Portrait d’Enolla

Volontaire en Service Civique à la MJC La Fabrique de Saint-Clément

À 20 ans, Enolla franchit sereinement un cap : celui où l’on transforme une passion en projet de vie. Volontaire en Service Civique à la MJC La Fabrique- de Saint-Clément – depuis un mois (après une année de bénévolat), elle a dit « oui » sans hésiter quand Alphonse – le directeur de la structure – lui a proposé de s’engager : aider, « mettre sa patte » et réaliser des projets, c’est exactement ce qui l’anime.

Discrète et anxieuse de nature, Enolla n’en est pas moins persévérante. L’accueil, l’info sur les stands, les photos d’événements : au début, « expliquer, parler aux gens » lui coûtait. Puis elle s’est forcée à sortir de sa bulle. « À force, on s’y habitue », dit-elle aujourd’hui avec un sourire. La MJC lui sert de terrain d’entraînement bienveillant : enfants, ados, adultes, aînés… elle apprend à s’adresser à chacun.

Sa langue maternelle, pourtant, reste l’art. Graphisme, peinture, illustration : Enolla crée des logos, imagine des visuels, peint de grands formats. Elle a conçu l’identité d’un groupe de K-pop local, CornFlower, puis a réalisé une toile monumentale à leur effigie. Voir son oeuvre accrochée sur scène lui a « fait des papillons » : fierté pudique, joie évidente. Avec les enfants (du CP au CM2), elle a monté un atelier peinture pour fabriquer le décor d’un petit théâtre : deux par deux, les volontaires se succédaient, impatients de participer. « Les enfants, ce n’est pas mon domaine à la base, mais partager une création et voir leurs réactions… c’est incroyable. »

## [ÉNONCÉ]
Recopiez le passage du portrait d'Enolla de « Volontaire en Service Civique à la MJC La Fabrique de » à « ce qui l’anime. », en remplaçant « sereinement » par « calmement ».

## [DONNÉES]
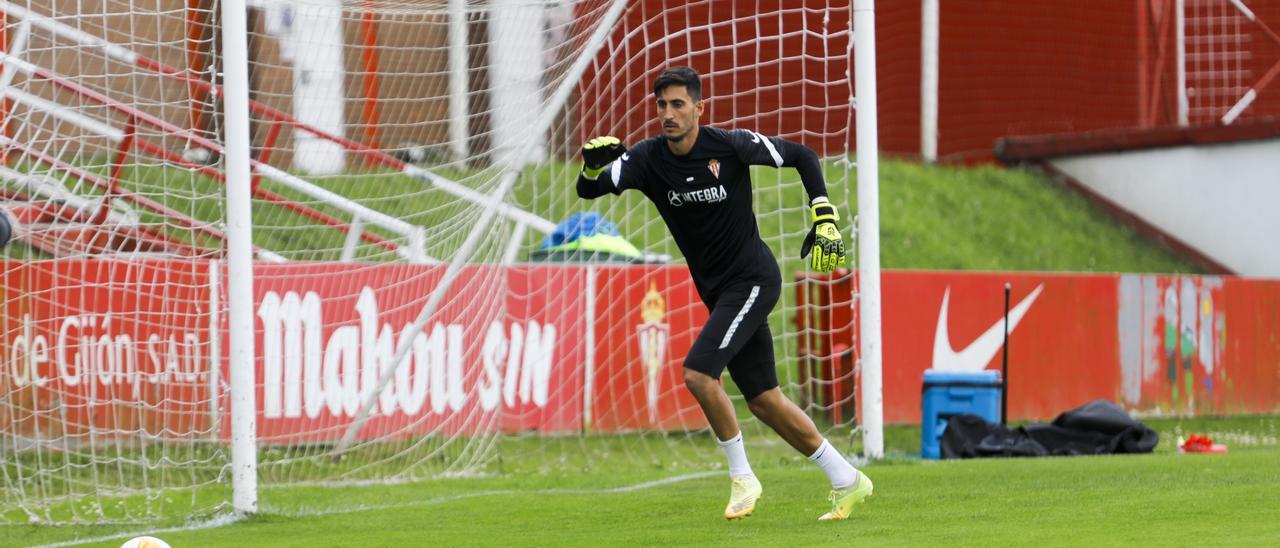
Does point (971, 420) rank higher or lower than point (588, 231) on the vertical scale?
lower

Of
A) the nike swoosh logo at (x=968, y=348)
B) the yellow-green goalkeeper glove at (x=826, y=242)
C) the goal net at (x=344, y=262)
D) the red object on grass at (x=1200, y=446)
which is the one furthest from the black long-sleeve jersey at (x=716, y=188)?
the nike swoosh logo at (x=968, y=348)

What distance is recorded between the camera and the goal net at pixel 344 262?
31.7ft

## [RÉPONSE]
Volontaire en Service Civique à la MJC La Fabrique de Saint-Clément

À 20 ans, Enolla franchit calmement un cap : celui où l’on transforme une passion en projet de vie. Volontaire en Service Civique à la MJC La Fabrique- de Saint-Clément – depuis un mois (après une année de bénévolat), elle a dit « oui » sans hésiter quand Alphonse – le directeur de la structure – lui a proposé de s’engager : aider, « mettre sa patte » et réaliser des projets, c’est exactement ce qui l’anime.